- _ACTIVIDAD_
Retome el texto sobre el cómic Nancy in Hell y continúelo a partir de su última oración.
======== FRAGMENTO DEL DOCUMENTO ========
Nancy in Hell es una de las propuestas más audaces, viscerales y visualmente impactantes dentro del panorama del cómic independiente de las últimas décadas. Creada por el guionista malagueño El Torres y el dibujante Juan José Ryp, esta obra se posiciona como un homenaje directo al cine de explotación, el género *grindhouse* y las películas de serie B de los años 70 y 80, pero trasladando esos códigos al lenguaje secuencial con una crudeza y un detalle que solo el noveno arte permite.
La premisa de la obra nos presenta a Nancy, una joven cuya vida termina de forma abrupta y violenta. Sin embargo, su muerte no es el final, sino el comienzo de una pesadilla logística y existencial. Nancy despierta en el Infierno, pero no en la versión dantesca o bíblica tradicional de lagos de fuego y azufre eterno. El Infierno de El Torres es un páramo desolado, una suerte de vertedero cósmico donde van a parar las almas perdidas, los pecadores y los monstruos. Es un lugar que mezcla la estética de una película de carretera post-apocalíptica con el horror visceral más absoluto.
======== DATOS PROPORCIONADOS ========
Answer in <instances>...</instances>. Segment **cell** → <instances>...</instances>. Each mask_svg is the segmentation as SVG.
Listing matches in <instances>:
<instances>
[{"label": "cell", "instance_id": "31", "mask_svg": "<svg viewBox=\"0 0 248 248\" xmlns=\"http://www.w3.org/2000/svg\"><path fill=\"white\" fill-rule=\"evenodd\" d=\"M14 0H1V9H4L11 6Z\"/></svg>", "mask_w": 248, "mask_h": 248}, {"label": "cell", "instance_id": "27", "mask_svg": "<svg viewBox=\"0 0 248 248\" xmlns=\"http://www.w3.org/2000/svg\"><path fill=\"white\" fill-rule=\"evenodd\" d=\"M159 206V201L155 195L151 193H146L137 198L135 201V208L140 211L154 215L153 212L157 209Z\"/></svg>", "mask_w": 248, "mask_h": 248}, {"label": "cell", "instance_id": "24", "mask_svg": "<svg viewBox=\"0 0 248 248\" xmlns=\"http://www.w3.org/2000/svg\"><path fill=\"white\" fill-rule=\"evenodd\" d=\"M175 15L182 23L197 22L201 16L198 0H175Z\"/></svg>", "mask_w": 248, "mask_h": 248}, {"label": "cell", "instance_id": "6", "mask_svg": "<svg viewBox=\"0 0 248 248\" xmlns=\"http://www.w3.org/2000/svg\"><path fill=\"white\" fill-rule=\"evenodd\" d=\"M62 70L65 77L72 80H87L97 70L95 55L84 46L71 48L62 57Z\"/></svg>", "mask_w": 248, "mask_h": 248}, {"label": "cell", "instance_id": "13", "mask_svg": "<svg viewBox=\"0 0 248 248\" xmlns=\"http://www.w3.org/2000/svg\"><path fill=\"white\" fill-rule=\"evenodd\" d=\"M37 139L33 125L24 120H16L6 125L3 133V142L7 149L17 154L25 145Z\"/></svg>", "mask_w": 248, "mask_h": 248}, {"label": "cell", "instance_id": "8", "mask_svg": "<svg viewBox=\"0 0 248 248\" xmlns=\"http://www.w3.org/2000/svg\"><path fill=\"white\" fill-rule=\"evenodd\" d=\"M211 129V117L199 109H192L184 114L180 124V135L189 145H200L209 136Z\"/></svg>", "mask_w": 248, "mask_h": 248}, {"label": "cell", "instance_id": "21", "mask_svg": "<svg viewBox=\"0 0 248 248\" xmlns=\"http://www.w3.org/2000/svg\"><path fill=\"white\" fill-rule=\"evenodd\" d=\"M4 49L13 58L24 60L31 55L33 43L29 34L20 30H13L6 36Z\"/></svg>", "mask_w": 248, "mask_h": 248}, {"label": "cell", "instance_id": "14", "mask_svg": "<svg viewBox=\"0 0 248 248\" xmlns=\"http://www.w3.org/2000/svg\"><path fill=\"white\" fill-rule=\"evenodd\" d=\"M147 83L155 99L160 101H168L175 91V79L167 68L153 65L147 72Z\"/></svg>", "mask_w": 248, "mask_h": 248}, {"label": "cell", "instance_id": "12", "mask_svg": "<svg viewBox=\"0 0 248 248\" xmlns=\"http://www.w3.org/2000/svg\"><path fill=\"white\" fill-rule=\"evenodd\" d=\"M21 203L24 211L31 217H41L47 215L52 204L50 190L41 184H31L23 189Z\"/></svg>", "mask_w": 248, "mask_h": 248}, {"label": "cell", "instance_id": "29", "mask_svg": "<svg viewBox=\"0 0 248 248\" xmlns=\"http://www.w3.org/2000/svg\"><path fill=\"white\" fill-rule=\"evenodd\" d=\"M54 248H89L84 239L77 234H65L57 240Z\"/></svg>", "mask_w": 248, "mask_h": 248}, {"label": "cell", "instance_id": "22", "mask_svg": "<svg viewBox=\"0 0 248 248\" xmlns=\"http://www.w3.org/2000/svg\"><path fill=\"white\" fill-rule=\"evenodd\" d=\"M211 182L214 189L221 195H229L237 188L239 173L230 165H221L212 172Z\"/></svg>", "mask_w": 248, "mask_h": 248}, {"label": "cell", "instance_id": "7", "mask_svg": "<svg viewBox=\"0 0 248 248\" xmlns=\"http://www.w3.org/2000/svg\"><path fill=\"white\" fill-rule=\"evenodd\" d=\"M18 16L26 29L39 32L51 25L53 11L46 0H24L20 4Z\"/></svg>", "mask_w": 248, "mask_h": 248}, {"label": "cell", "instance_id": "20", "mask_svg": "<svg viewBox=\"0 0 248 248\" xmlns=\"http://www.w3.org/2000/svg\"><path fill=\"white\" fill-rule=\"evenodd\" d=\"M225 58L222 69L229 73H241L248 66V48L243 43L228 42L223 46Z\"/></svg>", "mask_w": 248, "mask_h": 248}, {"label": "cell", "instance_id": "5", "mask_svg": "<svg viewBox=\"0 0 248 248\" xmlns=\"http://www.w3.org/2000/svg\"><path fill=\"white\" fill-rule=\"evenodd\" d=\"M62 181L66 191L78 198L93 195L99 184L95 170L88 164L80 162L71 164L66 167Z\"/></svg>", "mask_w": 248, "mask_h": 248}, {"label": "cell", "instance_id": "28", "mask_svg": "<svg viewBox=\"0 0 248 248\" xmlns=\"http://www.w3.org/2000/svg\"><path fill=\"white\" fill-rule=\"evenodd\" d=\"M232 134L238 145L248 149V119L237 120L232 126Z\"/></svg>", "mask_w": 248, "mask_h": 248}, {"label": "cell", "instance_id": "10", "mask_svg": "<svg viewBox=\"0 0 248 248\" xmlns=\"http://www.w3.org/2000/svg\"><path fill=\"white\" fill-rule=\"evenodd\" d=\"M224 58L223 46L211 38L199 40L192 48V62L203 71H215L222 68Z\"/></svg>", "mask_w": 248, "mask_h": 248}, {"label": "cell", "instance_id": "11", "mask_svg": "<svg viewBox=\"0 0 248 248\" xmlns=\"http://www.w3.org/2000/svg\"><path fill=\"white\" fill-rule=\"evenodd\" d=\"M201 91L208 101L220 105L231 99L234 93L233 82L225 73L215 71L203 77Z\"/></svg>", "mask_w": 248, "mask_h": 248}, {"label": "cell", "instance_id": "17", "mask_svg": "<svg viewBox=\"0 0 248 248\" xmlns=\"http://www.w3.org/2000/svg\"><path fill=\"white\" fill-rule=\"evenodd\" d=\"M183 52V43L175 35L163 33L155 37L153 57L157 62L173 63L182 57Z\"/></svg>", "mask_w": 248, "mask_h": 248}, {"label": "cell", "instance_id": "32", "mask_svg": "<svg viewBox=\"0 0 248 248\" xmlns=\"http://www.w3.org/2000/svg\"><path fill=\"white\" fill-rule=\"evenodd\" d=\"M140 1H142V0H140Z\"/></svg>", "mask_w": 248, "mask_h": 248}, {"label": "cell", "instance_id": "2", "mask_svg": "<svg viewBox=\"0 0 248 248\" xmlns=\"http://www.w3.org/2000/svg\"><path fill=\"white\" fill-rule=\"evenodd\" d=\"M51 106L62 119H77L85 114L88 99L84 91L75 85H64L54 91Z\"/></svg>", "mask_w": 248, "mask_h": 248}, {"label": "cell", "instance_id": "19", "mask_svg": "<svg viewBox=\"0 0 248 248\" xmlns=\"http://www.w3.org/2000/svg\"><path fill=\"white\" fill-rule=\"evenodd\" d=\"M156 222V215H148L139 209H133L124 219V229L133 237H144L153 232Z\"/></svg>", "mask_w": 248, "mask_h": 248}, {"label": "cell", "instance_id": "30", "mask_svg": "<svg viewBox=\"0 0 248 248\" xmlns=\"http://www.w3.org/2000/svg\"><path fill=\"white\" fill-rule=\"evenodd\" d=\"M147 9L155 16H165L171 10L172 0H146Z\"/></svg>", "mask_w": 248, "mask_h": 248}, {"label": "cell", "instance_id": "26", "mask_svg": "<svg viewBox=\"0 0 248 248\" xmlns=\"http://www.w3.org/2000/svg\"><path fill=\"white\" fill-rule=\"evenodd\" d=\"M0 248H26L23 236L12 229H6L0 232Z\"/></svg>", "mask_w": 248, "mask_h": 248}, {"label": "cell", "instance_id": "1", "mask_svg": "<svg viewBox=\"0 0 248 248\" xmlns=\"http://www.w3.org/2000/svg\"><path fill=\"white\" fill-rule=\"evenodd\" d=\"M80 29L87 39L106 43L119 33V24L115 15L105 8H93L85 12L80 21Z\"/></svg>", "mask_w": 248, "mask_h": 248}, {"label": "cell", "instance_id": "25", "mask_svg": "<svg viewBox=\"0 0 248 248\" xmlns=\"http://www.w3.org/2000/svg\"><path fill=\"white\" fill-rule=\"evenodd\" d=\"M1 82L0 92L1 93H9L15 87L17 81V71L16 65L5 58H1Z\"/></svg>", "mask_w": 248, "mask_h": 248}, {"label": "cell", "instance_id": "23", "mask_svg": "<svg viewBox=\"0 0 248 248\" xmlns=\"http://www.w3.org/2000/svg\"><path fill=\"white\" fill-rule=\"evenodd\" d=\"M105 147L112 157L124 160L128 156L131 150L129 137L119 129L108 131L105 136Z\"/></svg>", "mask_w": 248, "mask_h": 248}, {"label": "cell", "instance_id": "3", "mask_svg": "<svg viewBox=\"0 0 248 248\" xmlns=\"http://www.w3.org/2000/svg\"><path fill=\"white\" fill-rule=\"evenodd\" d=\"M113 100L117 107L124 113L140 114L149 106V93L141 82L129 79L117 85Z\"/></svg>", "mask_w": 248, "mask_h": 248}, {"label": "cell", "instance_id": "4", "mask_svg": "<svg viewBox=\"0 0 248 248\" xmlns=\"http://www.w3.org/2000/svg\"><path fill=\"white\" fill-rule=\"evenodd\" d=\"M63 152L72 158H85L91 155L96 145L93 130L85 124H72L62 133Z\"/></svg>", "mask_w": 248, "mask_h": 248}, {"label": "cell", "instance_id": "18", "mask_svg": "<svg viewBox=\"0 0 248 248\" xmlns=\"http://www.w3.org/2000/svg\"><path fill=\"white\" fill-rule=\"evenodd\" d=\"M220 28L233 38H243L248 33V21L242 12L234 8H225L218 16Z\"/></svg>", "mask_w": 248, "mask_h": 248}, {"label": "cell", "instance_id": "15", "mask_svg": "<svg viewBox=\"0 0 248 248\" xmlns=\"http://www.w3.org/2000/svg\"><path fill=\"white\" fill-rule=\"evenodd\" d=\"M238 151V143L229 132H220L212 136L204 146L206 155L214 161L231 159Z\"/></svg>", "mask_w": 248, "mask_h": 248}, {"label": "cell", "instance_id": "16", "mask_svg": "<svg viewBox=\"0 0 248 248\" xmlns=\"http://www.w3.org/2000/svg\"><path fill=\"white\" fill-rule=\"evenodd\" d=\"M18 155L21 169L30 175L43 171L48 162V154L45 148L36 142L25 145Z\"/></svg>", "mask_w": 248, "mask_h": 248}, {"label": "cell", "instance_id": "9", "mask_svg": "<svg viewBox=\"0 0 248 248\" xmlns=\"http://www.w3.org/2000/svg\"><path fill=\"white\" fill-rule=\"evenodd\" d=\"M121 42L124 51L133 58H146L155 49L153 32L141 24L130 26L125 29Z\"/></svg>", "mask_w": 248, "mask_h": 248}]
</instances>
========
- _RESULTADO DEL EJERCICIO_
Desde el primer momento, la narrativa establece que Nancy no es la típica damisela en apuros. Aunque inicialmente se encuentra desorientada y aterrorizada, su instinto de supervivencia toma el control. En este entorno hostil, donde los demonios cazan por placer y las almas humanas se corrompen hasta convertirse en sombras de lo que fueron, Nancy encuentra una herramienta que se convertirá en su sello distintivo y en su única esperanza: una motosierra. Este elemento no es solo un guiño a clásicos como *The Texas Chain Saw Massacre* o *Evil Dead*, sino que simboliza la voluntad de la protagonista de abrirse paso a través de la condenación mediante la fuerza bruta y la determinación.
El desarrollo de la trama se estructura como una *road movie* a través de las diferentes capas y regiones de este inframundo. A lo largo de su viaje, Nancy se encuentra con una galería de personajes grotescos y fascinantes. Entre ellos destaca una versión muy particular de Lucifer. Lejos de ser el soberano absoluto y temible, el Lucifer de esta obra es presentado como una figura cansada, cínica y caída en desgracia, que camina por su propio reino con una mezcla de aburrimiento y melancolía. La interacción entre Nancy y este ángel caído es uno de los pilares narrativos del cómic, ofreciendo diálogos cargados de humor negro y una reflexión sobre la naturaleza del mal y la redención.
Visualmente, el cómic es una experiencia abrumadora gracias al talento de Juan José Ryp. Su estilo se caracteriza por un "horror vacui" donde cada viñeta está saturada de detalles. Ryp no escatima en mostrar la anatomía de los demonios, la suciedad del entorno y la violencia de los enfrentamientos. Su dibujo es hiperdetallado, casi quirúrgico, lo que potencia la sensación de incomodidad y realismo dentro de un contexto fantástico. La capacidad del artista para plasmar el movimiento y la carnicería convierte cada escena de acción en un despliegue coreográfico de sangre y metal.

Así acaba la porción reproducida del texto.